GPS determines position on the basis of signals from the four closest satellites of the system. Since all are quite distant, the signals are weak. Although the antennas on the missile point up rather than down, a suitable jammer on the ground probably will pass its signal into them via their sidelobes. The Russians have been advertising exactly such jammers for some time, and the problem has been taken sufficiently seriously that the HARM missile has been modified to destroy GPS jammers. There are also anti-jam GPS receivers, but they are expensive, and they may not have been fitted to at least some JSOWs. Many weapons, including JSOW, have integrated inertial/GPS guidance, in which the inertial system takes over if GPS is disabled by jamming or other problems. In that case, accuracy would degrade visibly. One report rejected the possibility that the JSOWs had suffered from GPS jamming on the ground that surely U.S. intelligence would have detected it in advance. Given the likely value of such jamming, it seems ludicrous to imagine that anyone doing it would reveal it in advance.

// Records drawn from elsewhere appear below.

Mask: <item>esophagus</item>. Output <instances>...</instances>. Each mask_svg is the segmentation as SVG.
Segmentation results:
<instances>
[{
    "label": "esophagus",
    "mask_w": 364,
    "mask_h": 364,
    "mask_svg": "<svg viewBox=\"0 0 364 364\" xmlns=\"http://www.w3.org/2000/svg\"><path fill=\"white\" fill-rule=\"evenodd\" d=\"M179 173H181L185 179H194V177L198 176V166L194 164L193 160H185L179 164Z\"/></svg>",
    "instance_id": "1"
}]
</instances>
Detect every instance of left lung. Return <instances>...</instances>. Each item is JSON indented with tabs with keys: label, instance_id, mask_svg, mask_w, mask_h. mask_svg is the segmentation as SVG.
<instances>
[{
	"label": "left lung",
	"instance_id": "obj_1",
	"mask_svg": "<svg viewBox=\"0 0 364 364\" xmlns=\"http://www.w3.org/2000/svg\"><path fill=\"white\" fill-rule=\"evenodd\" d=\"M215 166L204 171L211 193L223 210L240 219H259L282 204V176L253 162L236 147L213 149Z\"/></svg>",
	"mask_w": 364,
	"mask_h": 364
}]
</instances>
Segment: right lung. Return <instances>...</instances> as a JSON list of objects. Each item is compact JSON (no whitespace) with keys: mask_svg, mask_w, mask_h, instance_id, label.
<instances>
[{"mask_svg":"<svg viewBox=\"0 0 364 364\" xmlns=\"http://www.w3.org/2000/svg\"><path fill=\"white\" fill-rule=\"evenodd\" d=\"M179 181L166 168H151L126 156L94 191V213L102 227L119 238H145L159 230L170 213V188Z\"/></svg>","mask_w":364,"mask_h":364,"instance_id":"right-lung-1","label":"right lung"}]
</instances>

The Iraqi experience probably will accelerate U.S. efforts to overcome potential jamming. One option is the adoption of costlier anti-jam receivers, but that will raise the unit costs of the weapons whose GPS guidance made them attractively inexpensive. Another option is to strengthen the signals of later GPS satellites. That is being done, but it will be decades before all existing satellites are replaced. Another option, unfortunately, cannot be implemented. As conceived, GPS had a coded military-only signal, offering greater precision. Coding was valued not only for secrecy but also because it made a signal easier to detect in the presence of jamming noise. The Clinton administration decided that the military-only signal would be released to the public, on the ground that better navigation offered advantages far too great to ignore. Finally, there is, of course, the anti-jammer missile.